---------- MATERIAL TO PROCESS ----------
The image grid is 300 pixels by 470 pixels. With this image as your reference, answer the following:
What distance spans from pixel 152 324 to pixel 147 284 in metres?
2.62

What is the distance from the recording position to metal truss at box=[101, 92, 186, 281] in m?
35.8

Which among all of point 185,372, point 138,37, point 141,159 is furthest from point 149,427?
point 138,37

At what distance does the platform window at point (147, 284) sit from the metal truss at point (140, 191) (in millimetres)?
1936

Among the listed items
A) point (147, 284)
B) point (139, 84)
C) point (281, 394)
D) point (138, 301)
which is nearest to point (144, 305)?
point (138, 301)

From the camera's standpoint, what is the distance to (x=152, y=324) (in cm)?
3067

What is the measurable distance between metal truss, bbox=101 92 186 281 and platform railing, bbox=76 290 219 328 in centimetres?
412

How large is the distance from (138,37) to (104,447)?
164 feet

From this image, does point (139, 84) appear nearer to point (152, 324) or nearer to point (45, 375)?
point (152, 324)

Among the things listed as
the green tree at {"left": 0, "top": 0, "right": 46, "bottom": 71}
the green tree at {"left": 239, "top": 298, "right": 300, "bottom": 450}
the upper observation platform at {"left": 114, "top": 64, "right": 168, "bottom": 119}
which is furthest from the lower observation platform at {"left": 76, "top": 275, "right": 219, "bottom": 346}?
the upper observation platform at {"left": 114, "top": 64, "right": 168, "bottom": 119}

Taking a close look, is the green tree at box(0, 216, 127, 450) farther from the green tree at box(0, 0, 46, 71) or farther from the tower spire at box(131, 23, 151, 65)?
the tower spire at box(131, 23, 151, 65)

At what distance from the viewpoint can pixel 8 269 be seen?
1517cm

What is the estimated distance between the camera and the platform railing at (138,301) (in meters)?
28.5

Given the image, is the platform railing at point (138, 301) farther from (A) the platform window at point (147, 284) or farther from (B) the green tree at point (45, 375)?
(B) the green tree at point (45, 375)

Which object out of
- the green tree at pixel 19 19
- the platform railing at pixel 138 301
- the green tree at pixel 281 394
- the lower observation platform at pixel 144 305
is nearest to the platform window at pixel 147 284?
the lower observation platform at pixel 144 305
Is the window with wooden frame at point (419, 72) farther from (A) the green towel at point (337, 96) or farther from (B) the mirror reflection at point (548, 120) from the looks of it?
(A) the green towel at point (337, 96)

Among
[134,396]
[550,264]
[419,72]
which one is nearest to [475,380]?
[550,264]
----------
## EXERCISE DIRECTIONS
Convert every line of the records above into a JSON list of strings, with one string per line and blank lines omitted.

## REPLY
[
  "The image grid is 300 pixels by 470 pixels. With this image as your reference, answer the following:",
  "What distance spans from pixel 152 324 to pixel 147 284 in metres?",
  "2.62",
  "What is the distance from the recording position to metal truss at box=[101, 92, 186, 281] in m?",
  "35.8",
  "Which among all of point 185,372, point 138,37, point 141,159 is furthest from point 149,427?",
  "point 138,37",
  "At what distance does the platform window at point (147, 284) sit from the metal truss at point (140, 191) (in millimetres)?",
  "1936",
  "Among the listed items",
  "A) point (147, 284)",
  "B) point (139, 84)",
  "C) point (281, 394)",
  "D) point (138, 301)",
  "which is nearest to point (144, 305)?",
  "point (138, 301)",
  "From the camera's standpoint, what is the distance to (x=152, y=324) (in cm)?",
  "3067",
  "What is the measurable distance between metal truss, bbox=101 92 186 281 and platform railing, bbox=76 290 219 328 in centimetres?",
  "412",
  "How large is the distance from (138,37) to (104,447)?",
  "164 feet",
  "From this image, does point (139, 84) appear nearer to point (152, 324) or nearer to point (45, 375)?",
  "point (152, 324)",
  "Among the things listed as",
  "the green tree at {\"left\": 0, \"top\": 0, \"right\": 46, \"bottom\": 71}",
  "the green tree at {\"left\": 239, \"top\": 298, \"right\": 300, \"bottom\": 450}",
  "the upper observation platform at {\"left\": 114, \"top\": 64, \"right\": 168, \"bottom\": 119}",
  "which is furthest from the lower observation platform at {\"left\": 76, \"top\": 275, \"right\": 219, \"bottom\": 346}?",
  "the upper observation platform at {\"left\": 114, \"top\": 64, \"right\": 168, \"bottom\": 119}",
  "Taking a close look, is the green tree at box(0, 216, 127, 450) farther from the green tree at box(0, 0, 46, 71) or farther from the tower spire at box(131, 23, 151, 65)?",
  "the tower spire at box(131, 23, 151, 65)",
  "At what distance from the viewpoint can pixel 8 269 be seen?",
  "1517cm",
  "What is the estimated distance between the camera and the platform railing at (138,301) (in meters)?",
  "28.5",
  "Given the image, is the platform railing at point (138, 301) farther from (A) the platform window at point (147, 284) or farther from (B) the green tree at point (45, 375)?",
  "(B) the green tree at point (45, 375)",
  "Which object out of",
  "- the green tree at pixel 19 19",
  "- the platform railing at pixel 138 301",
  "- the green tree at pixel 281 394",
  "- the lower observation platform at pixel 144 305",
  "is nearest to the platform window at pixel 147 284?",
  "the lower observation platform at pixel 144 305",
  "Is the window with wooden frame at point (419, 72) farther from (A) the green towel at point (337, 96) or farther from (B) the mirror reflection at point (548, 120) from the looks of it?",
  "(A) the green towel at point (337, 96)",
  "Among",
  "[134,396]",
  "[550,264]",
  "[419,72]",
  "which one is nearest to [475,380]?",
  "[550,264]"
]